Which has nothing to do with the nature of the economy. Whether it's a machine or an ecosystem or some other model, the government is still going to spend in order to perform its functions. What you do see is that "G" is taken out of the economy from entities who would put that money back into GDP more effectively and efficiently than the government.
 
Don't care, this thread is about the nature of the economy.
Not really, it a pedantic argument about how the US economy is described in simplified terms, not about its inherent features.
 
Which has nothing to do with the nature of the economy.
Wrong again, that IS a description of its inherent features. Get a dictionary and stop using the bullsictionary.
 
Don't care, this thread is about the nature of the economy.

Why support a man who is in opposition to your viewpoint on the nature of the economy?
 
Which has nothing to do with the nature of the economy. Whether it's a machine or an ecosystem or some other model, the government is still going to spend in order to perform its functions. What you do see is that "G" is taken out of the economy from entities who would put that money back into GDP more effectively and efficiently than the government.

Actually it does, the nature of the economy is driven by multiple components and indicators as to its strength.
 
Why support a man who is in opposition to your viewpoint on the nature of the economy?
what part of "this thread is about the nature of the economy" do you find hard to grasp?
 
No, we don't.

Do you remember that isolation dome experiment?

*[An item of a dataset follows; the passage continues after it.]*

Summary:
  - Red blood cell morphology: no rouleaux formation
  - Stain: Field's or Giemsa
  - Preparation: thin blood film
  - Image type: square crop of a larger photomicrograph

It failed badly.
Ummm...no it didn't. And that's just one small example. The army core of engineers regularly builds and maintains all kinds of dams and levies that manipulate our rivers for beneficial reasons. ****, the Chicago River now flows in the opposite direction thanks to engineering.

When we try to build an ecosystem, we can't build in the same level of complexity or resilience.
Sure we can, but we're not really trying, and that's not the point. The point is that we can use engineering to manipulate the environment for our own benefit. Another good example is the reintroduction of wolves into Yellowstone national park. The resurgence of the bald eagle.